Text passage>
The British Columbia Protected Areas System consists of five different designations:
- Provincial Parks: Significant protected Crown lands, divided into three classes:
  - Class A Parks: Lands dedicated to the preservation of their natural environments. Development is generally restricted for recreational facilities only.
  - Class B Parks: Additional activities and uses are permitted, provided that they are not detrimental to recreational values. The only parks with this classification are Sooke Mountain and Strathcona-Westmin.
  - Class C Parks: Managed by a local board, and are generally smaller, providing local recreational amenities.
- Recreation Areas: Lands set aside for recreational use by the public. It is also land that is being evaluated by BC Parks from both a protected area value and an economic opportunity perspective to determine whether the area should be "upgraded" to full protected area status or returned to integrated resource management lands. As of December 2020, there are only two recreation areas: Coquihalla Summit and Kettle River.
- Conservancies: Lands that are protected and maintained for biological diversity, natural environments, and recreational values. These lands are also explicitly recognized for social, ceremonial and cultural uses of First Nations.
- Protected Areas: A natural area that generally has existing or proposed activities that are normally restricted from a provincial park, such as an industrial road, pipeline, transmission line, or communications site.
- Ecological Reserves: An area reserved for its ecological importance, and providing suitable scientific research and educational purposes, representative examples of natural ecosystems or ecological recovery from human activity, habitat for rare or endangered native plants and animals, and/or unique and rare examples of botanical, zoological or geological phenomena.

Dataset entries>
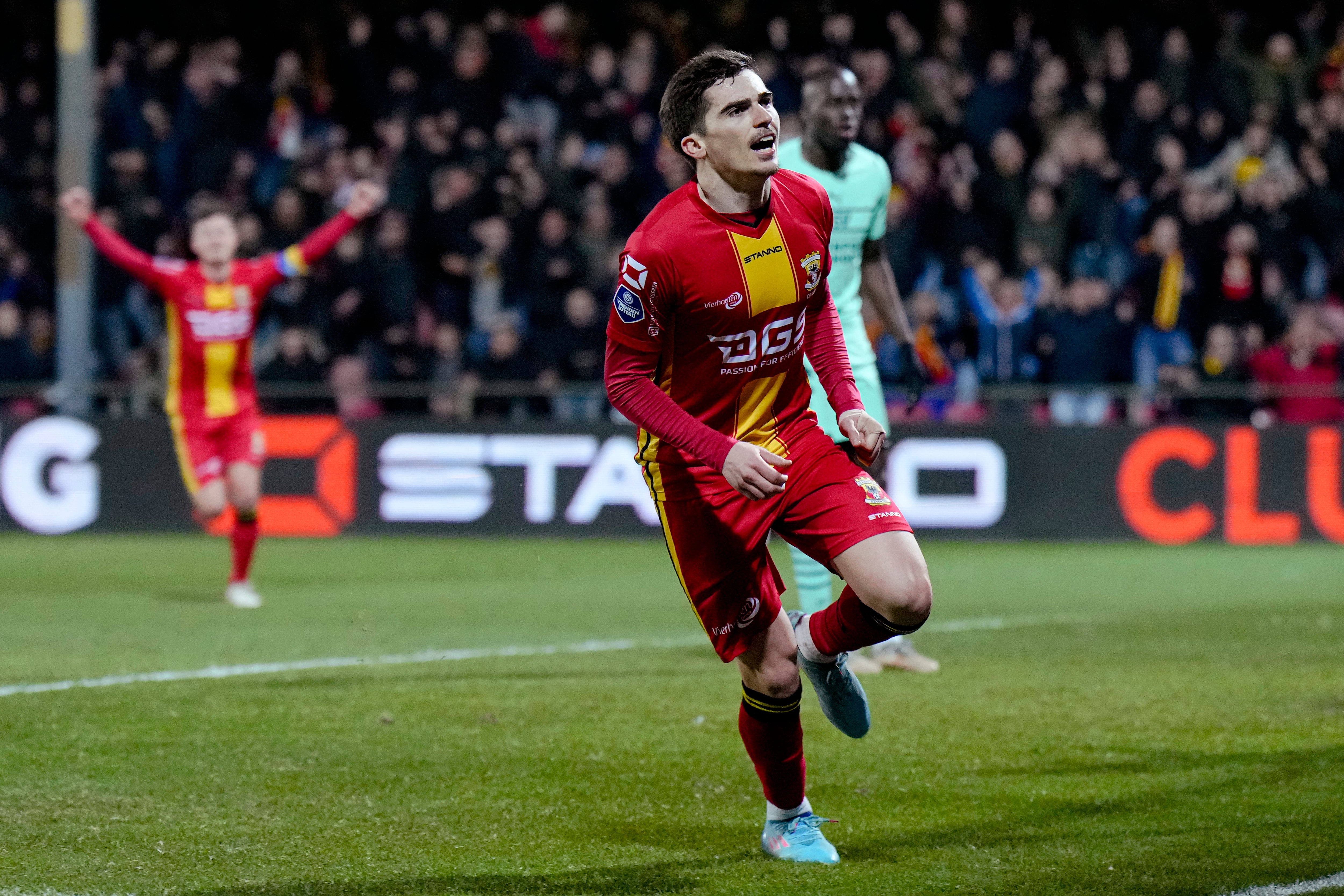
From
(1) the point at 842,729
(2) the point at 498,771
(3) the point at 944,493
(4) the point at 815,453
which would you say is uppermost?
(4) the point at 815,453

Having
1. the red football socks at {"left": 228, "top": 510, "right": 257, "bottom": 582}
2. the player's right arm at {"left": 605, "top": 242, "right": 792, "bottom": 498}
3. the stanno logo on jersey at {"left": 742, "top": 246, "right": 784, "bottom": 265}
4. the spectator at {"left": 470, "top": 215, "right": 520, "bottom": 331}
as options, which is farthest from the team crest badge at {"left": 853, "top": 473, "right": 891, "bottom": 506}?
the spectator at {"left": 470, "top": 215, "right": 520, "bottom": 331}

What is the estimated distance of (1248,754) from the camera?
6.17 m

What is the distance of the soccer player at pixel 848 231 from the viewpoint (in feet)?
24.7

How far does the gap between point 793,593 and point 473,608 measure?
6.18 ft

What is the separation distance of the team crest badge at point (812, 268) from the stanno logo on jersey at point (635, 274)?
0.43 m

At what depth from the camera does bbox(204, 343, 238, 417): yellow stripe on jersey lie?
11.0m

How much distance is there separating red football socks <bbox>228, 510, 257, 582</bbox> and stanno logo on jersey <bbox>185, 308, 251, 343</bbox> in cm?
106

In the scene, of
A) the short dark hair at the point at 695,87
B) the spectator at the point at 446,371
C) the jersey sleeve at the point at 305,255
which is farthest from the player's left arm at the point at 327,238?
the short dark hair at the point at 695,87

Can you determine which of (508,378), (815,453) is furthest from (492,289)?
(815,453)

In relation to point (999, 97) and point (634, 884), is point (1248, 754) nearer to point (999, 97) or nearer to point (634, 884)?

Exercise instructions> In the text on British Columbia's protected areas, which two parks have the Class B classification? These records come from a separate source unrelated to the text.

Solution below> Sooke Mountain and Strathcona-Westmin.